# Start of DOCUMENT EXCERPT

Tracemalloc giving wrong numbers for memory?

Let’s take a look at this code:

import tracemalloc
import numpy as np

tracemalloc.start()
a = np.ones((3, 1024, 1024, 1024), dtype=np.uint8)
current, peak = tracemalloc.get_traced_memory()
print(f'Current: {current / 1024**2:.2f} [GB], peak: {peak / 1024**2:.2f} [GB] / 1024**2')

The output I get is

Current: 3072.00 [MB], peak: 3072.00 [MB]

Obviously, we expect an array with a size of about 3 GB, so this looks good. However, if we do the same thing in PyTorch, i.e.

import torch
import tracemalloc

tracemalloc.start()
x = torch.ones((3, 1024, 1024, 1024), dtype=torch.uint8)
current, peak = tracemalloc.get_traced_memory()
print(f'Current: {current / 1024**2:.2f} [MB], peak: {peak / 1024**2:.2f} [MB]')

I get the following output:

0.00 [MB], 0.00 [MB]

Something seems to be off. I tested PyTorch version 1.9.0 and Python version 3.8.10.


My question is: Is this expected behavior? I myself am surprised.

I don’t know anything about how tensor.ones is implemented (source code). My guess would be that it is similar to lazy evaluation/generator. PyTorch will not allocate memory and fill it with 1’s until the tensor is actually needed for operation on the hardware. This way, PyTorch doesn’t waste precious resources (there tends to be lots of data to be processed in ML/data science) with data that is not needed immediately.

@tiramisuNcustard I tried the same thing with torch.rand() instead of torch.ones() - though I had to use dtype = torch.float32 in that case - and basically observed the same behavior. Do you think PyTorch will still not fill the tensor up with random numbers before we do some operations on it?

Also, any way we can explicitly test your hypothesis? For example by doing operations on the tensor that force PyTorch to write the tensor onto the hardware, but that are not memory-intensive?

@Imahn, I would create two 1 GB random tensors. Check the memory allocation. Then multiply the two tensors and store it in a variable. Then check the memory allocation again. If there is a difference in the two memory allocation checks then I would be satisfied with my answer. The reason I am suggesting 1GB is because, again, I don’t know how PyTorch implements these functions (will they allocate memory if the size is not too large - let’s say for example < 200 MB?).

@tiramisuNcustard Sorry for late reply. I tested the following code (x and y should roughly occupy 1 GB of memory):

import torch 
import tracemalloc

tracemalloc.start()
x = torch.rand(256, 1024, 1024)
y = torch.rand(256, 1024, 1024)

# End of DOCUMENT EXCERPT
# Start of EXCERPTED DATA

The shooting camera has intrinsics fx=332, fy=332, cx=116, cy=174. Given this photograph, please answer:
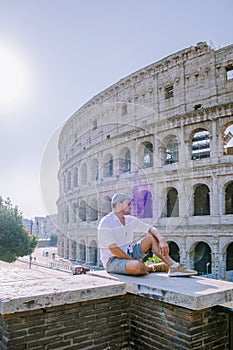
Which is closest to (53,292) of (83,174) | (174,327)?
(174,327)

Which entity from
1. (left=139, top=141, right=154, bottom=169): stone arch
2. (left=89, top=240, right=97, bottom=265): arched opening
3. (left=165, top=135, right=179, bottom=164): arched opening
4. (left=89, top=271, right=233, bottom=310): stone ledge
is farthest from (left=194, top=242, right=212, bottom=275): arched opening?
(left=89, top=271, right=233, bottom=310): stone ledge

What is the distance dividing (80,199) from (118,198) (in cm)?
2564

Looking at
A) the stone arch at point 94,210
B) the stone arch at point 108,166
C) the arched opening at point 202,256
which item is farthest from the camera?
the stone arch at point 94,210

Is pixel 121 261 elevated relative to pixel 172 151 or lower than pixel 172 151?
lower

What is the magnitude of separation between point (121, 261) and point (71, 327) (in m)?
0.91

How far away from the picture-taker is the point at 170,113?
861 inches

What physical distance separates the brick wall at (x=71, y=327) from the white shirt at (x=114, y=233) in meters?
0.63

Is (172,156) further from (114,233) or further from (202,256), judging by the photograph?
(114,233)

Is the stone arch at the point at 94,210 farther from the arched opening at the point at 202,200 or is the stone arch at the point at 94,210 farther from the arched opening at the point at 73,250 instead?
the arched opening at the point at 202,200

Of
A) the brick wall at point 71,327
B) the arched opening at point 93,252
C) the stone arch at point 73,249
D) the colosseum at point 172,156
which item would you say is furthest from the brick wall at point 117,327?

# End of EXCERPTED DATA

▸ PROBLEM STATEMENT:
Summarize the tracemalloc forum thread in three sentences.

▸ CORRECT OUTPUT:
When tracemalloc tracks a 3 GB NumPy array of ones, it reports current and peak memory of 3072.00 MB, but the same allocation with torch.ones in PyTorch 1.9.0 and Python 3.8.10 reports 0.00 MB. One reply guesses that PyTorch defers allocating memory and filling it until the tensor is needed, and the original poster says torch.rand with float32 behaved the same way. To test the guess, the reply suggests checking memory after creating two 1 GB random tensors and again after multiplying them, and the poster begins a test with two torch.rand tensors of shape (256, 1024, 1024).